Las abuelas dicen que los niños crecen de noche, mientras duermen. Que se les alargan las piernas si nadie les mira. Yo digo que en este oficio uno envejece por las tardes, a espaldas de los lectores. Soplamos varios años cuando la jornada va menguando y uno resiste aferrado al teclado, escribiendo otro artículo que tampoco cambiará el mundo, pero que sueña con explicarlo. Las letras vienen cargadas de canas. De vinagres, de colmillo. Escribimos porque la vida no es perfecta, sino más bien inhóspita, y sabemos que, aunque la inocencia la perdimos hace siglos, no podemos prescindir del interés. Cuando él caiga, estaremos muertos.

Esta semana -tan mordisqueable periodísticamente- sucedió algo diminuto y hermoso que me noqueó frente al ordenador. Me sacudió el ojo cítrico, me reinsertó en la ternura y me quitó veinte años de encima. Sánchez nombró ministro a Pedro Duque, y en medio del guirigay, la expectación y la alegría, las primeras palabras del hombre fueron cuatro: “Ojalá estuviera mi madre”. Lo dijo hondo, sencillo y suficiente. Me fumé un cigarro como de postoperatorio y pensé en esa confesión, en ese deseo tan núbil lanzado al aire. Ahora, más que nunca -en esta era salvaje en la que todos nos creemos jueces, amén de viperinos militantes- cuánto necesitamos volver a la mirada de la madre: desprovista de reproches, limpia de puro amor, feliz sólo porque estemos sanos y comamos con apetito.

Hubo un tiempo en el que nuestros triunfos no existían hasta que ellas no los miraban. Me recuerdo buscando los ojos de la mía entre las gradas de un baile de fin de curso o antes de dar una voltereta en la piscina.

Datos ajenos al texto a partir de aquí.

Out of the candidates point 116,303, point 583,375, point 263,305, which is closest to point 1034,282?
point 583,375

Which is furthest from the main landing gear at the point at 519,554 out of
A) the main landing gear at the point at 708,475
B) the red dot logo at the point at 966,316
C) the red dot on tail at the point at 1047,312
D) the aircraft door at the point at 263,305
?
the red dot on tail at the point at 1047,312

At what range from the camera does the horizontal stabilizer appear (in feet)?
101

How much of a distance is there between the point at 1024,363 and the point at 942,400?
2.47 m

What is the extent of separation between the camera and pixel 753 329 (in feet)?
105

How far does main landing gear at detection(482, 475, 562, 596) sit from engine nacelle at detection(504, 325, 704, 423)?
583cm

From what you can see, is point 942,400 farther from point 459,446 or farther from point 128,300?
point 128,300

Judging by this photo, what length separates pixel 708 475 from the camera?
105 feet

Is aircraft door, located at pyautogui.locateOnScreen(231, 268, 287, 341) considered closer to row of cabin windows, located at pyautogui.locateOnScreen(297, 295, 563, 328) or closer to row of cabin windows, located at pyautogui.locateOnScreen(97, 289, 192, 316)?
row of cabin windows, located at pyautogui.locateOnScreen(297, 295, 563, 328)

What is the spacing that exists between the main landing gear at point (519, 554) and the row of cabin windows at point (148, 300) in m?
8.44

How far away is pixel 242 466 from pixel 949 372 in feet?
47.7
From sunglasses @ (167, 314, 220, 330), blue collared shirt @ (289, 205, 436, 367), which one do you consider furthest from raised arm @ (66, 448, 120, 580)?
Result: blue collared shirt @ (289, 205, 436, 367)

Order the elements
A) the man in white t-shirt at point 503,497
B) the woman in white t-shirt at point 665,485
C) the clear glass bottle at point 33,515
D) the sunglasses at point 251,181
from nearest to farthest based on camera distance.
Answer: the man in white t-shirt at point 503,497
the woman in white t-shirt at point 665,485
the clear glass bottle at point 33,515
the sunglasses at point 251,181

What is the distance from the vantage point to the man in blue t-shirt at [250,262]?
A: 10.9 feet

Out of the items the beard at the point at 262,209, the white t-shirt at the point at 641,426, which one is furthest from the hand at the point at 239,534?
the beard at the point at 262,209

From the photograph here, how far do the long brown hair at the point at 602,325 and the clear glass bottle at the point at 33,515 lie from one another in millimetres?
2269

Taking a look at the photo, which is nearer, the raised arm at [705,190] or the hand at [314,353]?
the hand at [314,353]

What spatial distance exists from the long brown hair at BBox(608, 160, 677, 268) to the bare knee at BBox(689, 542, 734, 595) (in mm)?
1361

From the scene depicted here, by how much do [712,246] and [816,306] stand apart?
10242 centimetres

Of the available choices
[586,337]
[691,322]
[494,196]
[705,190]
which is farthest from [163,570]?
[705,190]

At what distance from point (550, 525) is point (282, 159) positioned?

Mira, mamá. Me recuerdo escribiendo cuentos chunguísimos pero diseñados vilmente para conseguir su aprobación, para convencerla de que no estaba equivocada, de que yo podía ser buena. Quería decirle de algún modo que no estaba malgastando su fe. Todo era absurdo y nada era real antes de ella.

Mi madre fue mi primera lectora, la más parcial y misericordiosa. Qué paz saber que hay alguien que siempre va a estar en tu equipo, a pesar de las derrotas. Cuando empecé a trabajar en El Mundo Madrid, se frustraba por vivir en Málaga y no poder leer mis páginas. Una vez entré en su oficina y vi que había impreso todos mis artículos, y que había subrayado con devoción hasta mis giros más torpes. Años antes me vine a estudiar a la capital y ella temía por mi cuajaera mezclada con las normas de circulación: “A esta niña, con lo despistada que está, se la va a llevar por delante un coche, tú verás, si es que no mira cuando cruza”. Dormía mal. Nos llamábamos a todas horas, como novias lejanas. Y cuando volvía un fin de semana a casa, me acojonaba al sentir en mitad de la noche a alguien a mi lado en la cama, estrechándome con apego viejo. “Hija, es que ya nunca te tengo”.

Nuestras madres exageraron, y a veces mintieron para protegernos de la vida. Nos dijeron que valíamos, que todo iba a salir bien, que podíamos ser dignos y hermosos sin ser perfectos, y un día las abandonamos y salimos a explorar un mundo lleno de envidias y sospechas donde fuimos auscultados con malicia, donde nos juzgaron sólo por nuestros errores y desearon vernos caer. Cuando despeñamos, celebraron la sangre, como en la fiesta de toros. Hasta aquí hemos llegado, medio heridos y escépticos, más agudos y agrios, y nos es imposible volver al cuarto de las témperas y el chocolate, de los besos y las fiebres.

Ahora nos ponemos el termómetro a nosotros mismos, y claro que somos más fuertes, y claro que estamos más solos. Pero de vez en cuando salta el resorte y marcamos un teléfono, físico o mental: “¿Mamá?”. Como una súplica. Como lanzar un guiño de victoria o una mueca de angustia a la más fiel de nuestras gradas. La sola idea de tanto amor incomoda. Es una deuda que ni la muerte salda. Pienso en el poema de Erri de Luca, A mia madre. Pienso en Pedro Duque, que es grande y querido y conoce el universo, pero aún se acuerda -lo primero- de los ojos que le faltan. Felicidades, ministro. Le deseo buenos tiempos y guardar bajo llave esa candidez tan antigua: ojalá pudiéramos vivir siempre como si mamá nos mirara.